The social justice advocates, both around 60 years old, gave notice early this year that they were leaving at year’s end to return to New England and be closer to aging parents and family.
Often credited with starting Covenant House, a multifaceted social service agency in downtown Charleston, the two women pointed out in a letter to the editor earlier this year that the people of St. John’s Episcopal Church started the urban ministry in 1981. Ferraro and Hussey interviewed for the positions of co-directors that same year and have guided the organization since.
The idea was to provide the poor and homeless a place where they could get counseling, pick up mail, take showers and do laundry.
The organization started with a $40,000 budget and 50 volunteers, but has grown to more than 200 volunteers and an annual budget of more than $1 million. More than 30 churches and temples contribute to Covenant House’s food pantry, clothing closet and emergency assistance fund.
Ferraro and Hussey were Catholic nuns, members of the Sisters of Notre Dame deNamur, when they arrived. They left their religious order in 1988 rather than recant their support for a dialogue on reproductive rights.
In 1984, they and 97 other Catholics signed an advertisement in The New York Times, stating a variety of opinions on abortion exist within the Catholic church. Of the members of religious orders who signed the statement, all but the two nuns buckled to Vatican pressure to back down from that position. In 1985, Ferraro and Hussey received a final warning from their order that they must either support the church’s position against abortion or be thrown out of the order.
After four years, their order cleared them, but they left anyway.
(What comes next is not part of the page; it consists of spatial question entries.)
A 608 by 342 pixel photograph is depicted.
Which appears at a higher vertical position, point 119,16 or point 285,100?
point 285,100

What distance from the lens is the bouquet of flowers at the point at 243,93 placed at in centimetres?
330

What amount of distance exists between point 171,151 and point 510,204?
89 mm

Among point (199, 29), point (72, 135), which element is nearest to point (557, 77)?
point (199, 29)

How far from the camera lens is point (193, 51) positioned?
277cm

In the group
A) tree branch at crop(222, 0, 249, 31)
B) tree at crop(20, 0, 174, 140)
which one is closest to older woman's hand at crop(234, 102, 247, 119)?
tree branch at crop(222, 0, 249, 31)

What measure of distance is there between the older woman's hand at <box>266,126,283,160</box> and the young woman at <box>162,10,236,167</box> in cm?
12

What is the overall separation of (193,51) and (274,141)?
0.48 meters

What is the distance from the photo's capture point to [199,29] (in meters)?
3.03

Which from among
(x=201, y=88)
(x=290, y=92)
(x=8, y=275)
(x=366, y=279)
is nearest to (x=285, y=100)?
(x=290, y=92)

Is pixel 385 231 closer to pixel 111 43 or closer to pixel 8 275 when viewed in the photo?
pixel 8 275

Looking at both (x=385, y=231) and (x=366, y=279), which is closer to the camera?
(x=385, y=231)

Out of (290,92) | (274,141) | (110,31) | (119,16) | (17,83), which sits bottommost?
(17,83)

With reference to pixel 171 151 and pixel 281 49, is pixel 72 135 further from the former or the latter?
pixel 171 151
A year later they were in the news again, supporting an organization called West Virginia Catholics for Choice.
In 1988, the state chapter of the National Organization of Women honored Ferraro and Hussey with the Susan B. Anthony Award, the organization’s highest honor, “for their contributions to women and their courageous stand on the preservation of reproductive rights.” a NOW leader said.
“I met Barbara and Pat when my dad was dying of cancer,” said photographer and graphic designer Michael Switzer in an interview earlier this year. His father, Roger Switzer, ran the Charleston Housing Authority for years. “We were having dinner one day, and he said, ‘If you want to see two people who are doing the work of Christ, there they are.’”
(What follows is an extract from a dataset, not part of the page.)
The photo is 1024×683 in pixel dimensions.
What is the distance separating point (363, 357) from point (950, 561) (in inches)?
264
“They believe in the message of Jesus to feed the hungry and clothe the poor,” said Linda Martin, who has worked with them the last 12 years as head of Challenge West Virginia, advocating for various educational issues. “In addition to providing the service, they also believe in trying to reform the system to make it more responsive to the needs of people.”
“They want justice for all,” said Phil Hainen, who helps Ferraro and Hussey run Covenant House. “You don’t have to be in religious life to want justice for all.”
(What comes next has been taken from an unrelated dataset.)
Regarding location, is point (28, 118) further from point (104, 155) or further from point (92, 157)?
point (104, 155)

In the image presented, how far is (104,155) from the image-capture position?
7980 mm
“It was obvious when we hired them they wanted to tackle not just the handing out of things but the underlying issues of poverty, homelessness and health care,” said Jim Lewis, the former pastor of St. John’s Episcopal Church, where Covenant House, Manna Meal, Health Right and the local hospice all began.
AIDS was just starting to surface as a catastrophic disease then. “They went right after that. They set up a house.”
They seemed to thrive doing the kind of work that would wear others out, Lewis said. “Their sustenance came from the people they helped. You reach out to help people, you get a great deal of energy form those people. In church circles, that’s what you call grace.”
Ferraro and Hussey created a broad and eclectic base of support, in part by killing the poison of self-interest, Terrence Barron said earlier this year at a public meeting to consider the qualities their replacement should have.
“They look for things that are needed in the community that fill a void,” Lewis Payne, a lawyer and businessman who volunteers at Covenant House, told a reporter earlier this year. “If that service isn’t needed anymore, they’ll stop doing it or spin it off into something else.”
Amy Weintraub takes over as director of Covenant House on Monday. She has been moving into the job since September.